● RECORDED INFORMATION:
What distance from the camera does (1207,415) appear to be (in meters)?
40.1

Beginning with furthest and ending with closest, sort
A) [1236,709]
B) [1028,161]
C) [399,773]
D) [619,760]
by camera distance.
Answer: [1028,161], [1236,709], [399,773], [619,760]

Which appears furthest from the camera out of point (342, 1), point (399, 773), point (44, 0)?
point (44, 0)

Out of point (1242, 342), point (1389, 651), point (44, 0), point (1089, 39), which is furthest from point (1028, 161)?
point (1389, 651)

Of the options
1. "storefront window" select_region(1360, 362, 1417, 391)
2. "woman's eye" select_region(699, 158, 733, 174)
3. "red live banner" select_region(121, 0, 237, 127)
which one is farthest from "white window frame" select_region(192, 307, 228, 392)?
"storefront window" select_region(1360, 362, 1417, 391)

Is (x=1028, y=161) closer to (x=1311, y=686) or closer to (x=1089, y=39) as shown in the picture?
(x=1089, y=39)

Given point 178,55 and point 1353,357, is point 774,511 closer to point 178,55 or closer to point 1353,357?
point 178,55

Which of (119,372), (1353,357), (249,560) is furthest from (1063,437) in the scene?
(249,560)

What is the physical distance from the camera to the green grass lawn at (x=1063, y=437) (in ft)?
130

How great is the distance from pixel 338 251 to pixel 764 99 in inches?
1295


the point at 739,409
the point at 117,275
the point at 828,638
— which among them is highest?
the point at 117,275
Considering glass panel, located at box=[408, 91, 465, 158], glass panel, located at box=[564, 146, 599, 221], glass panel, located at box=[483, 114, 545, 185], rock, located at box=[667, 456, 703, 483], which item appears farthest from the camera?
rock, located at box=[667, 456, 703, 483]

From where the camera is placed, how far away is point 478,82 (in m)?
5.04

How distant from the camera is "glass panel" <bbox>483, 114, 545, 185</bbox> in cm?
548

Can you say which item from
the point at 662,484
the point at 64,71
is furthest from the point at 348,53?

● REQUIREMENTS: Reproduce the entire listing above word for word, from its first line through its last.

● SOLUTION TO THIS EXERCISE:
What distance from the camera does (1207,415) appear to be (in meters)?
40.1

Beginning with furthest and ending with closest, sort
A) [1236,709]
B) [1028,161]
C) [399,773]
D) [619,760]
by camera distance.
Answer: [1028,161], [1236,709], [399,773], [619,760]

Which appears furthest from the camera out of point (342, 1), point (399, 773), point (44, 0)?
point (44, 0)

Out of point (1242, 342), point (1389, 651), point (44, 0), point (1089, 39), which is furthest from point (1028, 161)?
point (1389, 651)

Of the options
1. "storefront window" select_region(1360, 362, 1417, 391)
2. "woman's eye" select_region(699, 158, 733, 174)
3. "red live banner" select_region(121, 0, 237, 127)
which one is farthest from "white window frame" select_region(192, 307, 228, 392)?
"storefront window" select_region(1360, 362, 1417, 391)

Is (x=1028, y=161) closer to (x=1311, y=686) or closer to (x=1089, y=39) as shown in the picture?
(x=1089, y=39)

Given point 178,55 and point 1353,357, is point 774,511 closer to point 178,55 or closer to point 1353,357?
point 178,55

Which of (119,372), (1353,357), (249,560) is furthest from (1063,437) in the scene?
(249,560)

What is the physical distance from the camera to the green grass lawn at (x=1063, y=437) (in ft)?
130

How great is the distance from pixel 338 251 to pixel 764 99 in inches?
1295


the point at 739,409
the point at 117,275
the point at 828,638
— which among them is highest?
the point at 117,275
Considering glass panel, located at box=[408, 91, 465, 158], glass panel, located at box=[564, 146, 599, 221], glass panel, located at box=[483, 114, 545, 185], rock, located at box=[667, 456, 703, 483], which item appears farthest from the camera?
rock, located at box=[667, 456, 703, 483]

From where the camera is placed, how far away is point 478,82 (in m)?
5.04

How distant from the camera is "glass panel" <bbox>483, 114, 545, 185</bbox> in cm?
548

Can you say which item from
the point at 662,484
the point at 64,71
is furthest from the point at 348,53?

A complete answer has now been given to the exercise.